- SELECTED PASSAGE:
Distinguishing 2nd and 3rd Law Forces

PhysicsLAB

Worksheet
Distinguishing 2nd and 3rd Law forces

1	Your weight is the result of the gravitational force of the earth on your body. Describe the corresponding reaction force.
2	If you step off a ledge, you accelerate noticeably toward the earth because of the gravitational interaction between you and the earth. Does the earth accelerate towards you as well? Explain
3	When a high jumper leaves the ground, what is the source of the upward force that accelerates her? What force acts on her once her feet are no longer in contact with the ground?
A bicycle and a massive truck have a head-on collision.
4	Upon which vehicle is the impact force greater?
5	Which vehicle undergoes the greater change in its motion?

A speeding bus makes contact with a lovebug that splatters onto its windshield. Because of the sudden impact force, the unfortunate bug undergoes a sudden loss of speed.
6	Is the corresponding impact force that the bug exerts against the bus' windshield greater, the same, or less than that which it experienced?
7	Is the resulting change in speed of the bus greater than, the same, or less than that of the bug?

Suppose you exert 200 N of force on your refrigerator and push it across the kitchen floor at a constant velocity.
8	How large is the friction force that acts between the refrigerator and the floor?
9	Does the friction force cancel your applied 200 N-force, thus making acceleration impossible?
10	Could the friction force be defined as the reaction force to your applied force?

11	Since the force that acts on a bullet when a gun is fired is equal and opposite to the force that acts on the gun, does this imply a zero net force and therefore the impossibility of an accelerating bullet? Explain.

Consider the two forces acting on the person who stands still, namely the downward pull of gravity, mg, and the upward support of the floor, N.
12	Are these forces equal and opposite?
13	Do they form an action-reaction pair? That is, are they 3rd law forces?

- STORED DATA:
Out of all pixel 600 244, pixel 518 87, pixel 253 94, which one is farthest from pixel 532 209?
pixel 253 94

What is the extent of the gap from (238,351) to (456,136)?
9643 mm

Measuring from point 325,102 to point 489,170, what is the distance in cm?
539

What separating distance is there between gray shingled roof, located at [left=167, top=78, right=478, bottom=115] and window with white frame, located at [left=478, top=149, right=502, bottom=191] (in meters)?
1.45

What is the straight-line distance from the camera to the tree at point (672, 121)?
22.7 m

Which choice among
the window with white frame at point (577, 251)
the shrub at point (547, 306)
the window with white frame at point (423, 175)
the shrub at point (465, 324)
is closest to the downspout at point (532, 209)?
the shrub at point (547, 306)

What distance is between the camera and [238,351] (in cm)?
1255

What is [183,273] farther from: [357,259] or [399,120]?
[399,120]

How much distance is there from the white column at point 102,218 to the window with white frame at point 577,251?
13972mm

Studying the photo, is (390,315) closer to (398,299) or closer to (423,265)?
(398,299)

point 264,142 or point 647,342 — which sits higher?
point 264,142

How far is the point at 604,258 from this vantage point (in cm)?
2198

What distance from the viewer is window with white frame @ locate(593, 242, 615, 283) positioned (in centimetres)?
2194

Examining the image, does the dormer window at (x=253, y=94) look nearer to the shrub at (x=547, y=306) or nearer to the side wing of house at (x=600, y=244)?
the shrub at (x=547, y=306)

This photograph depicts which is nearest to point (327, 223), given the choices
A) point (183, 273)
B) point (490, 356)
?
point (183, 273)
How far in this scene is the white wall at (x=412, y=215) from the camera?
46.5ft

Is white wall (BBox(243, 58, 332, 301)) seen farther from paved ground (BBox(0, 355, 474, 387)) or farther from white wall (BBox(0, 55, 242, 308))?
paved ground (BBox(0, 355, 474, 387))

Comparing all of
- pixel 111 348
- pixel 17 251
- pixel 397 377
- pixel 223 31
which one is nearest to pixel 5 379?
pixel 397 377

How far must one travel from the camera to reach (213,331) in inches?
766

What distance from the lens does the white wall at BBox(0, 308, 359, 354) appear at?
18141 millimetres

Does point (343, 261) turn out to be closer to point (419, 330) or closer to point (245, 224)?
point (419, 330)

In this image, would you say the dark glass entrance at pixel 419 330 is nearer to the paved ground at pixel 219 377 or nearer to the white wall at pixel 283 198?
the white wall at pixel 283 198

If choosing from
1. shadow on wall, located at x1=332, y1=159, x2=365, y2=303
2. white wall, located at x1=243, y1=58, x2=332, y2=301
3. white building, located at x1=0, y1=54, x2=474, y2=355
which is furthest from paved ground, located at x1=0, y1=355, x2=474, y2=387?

- PARTS OF THE EXERCISE:
- a) Name every vehicle mentioned in the worksheet on 2nd and 3rd law forces.
- b) Reproduce the worksheet on 2nd and 3rd law forces word for word, from "A bicycle and" up to and including "loss of speed.".
Rely only on the worksheet about 2nd and 3rd law forces, not on the listing.

- TASK RESULTS:
- a)
- bicycle
- massive truck
- speeding bus

- b)
A bicycle and a massive truck have a head-on collision.
4	Upon which vehicle is the impact force greater?
5	Which vehicle undergoes the greater change in its motion?

A speeding bus makes contact with a lovebug that splatters onto its windshield. Because of the sudden impact force, the unfortunate bug undergoes a sudden loss of speed.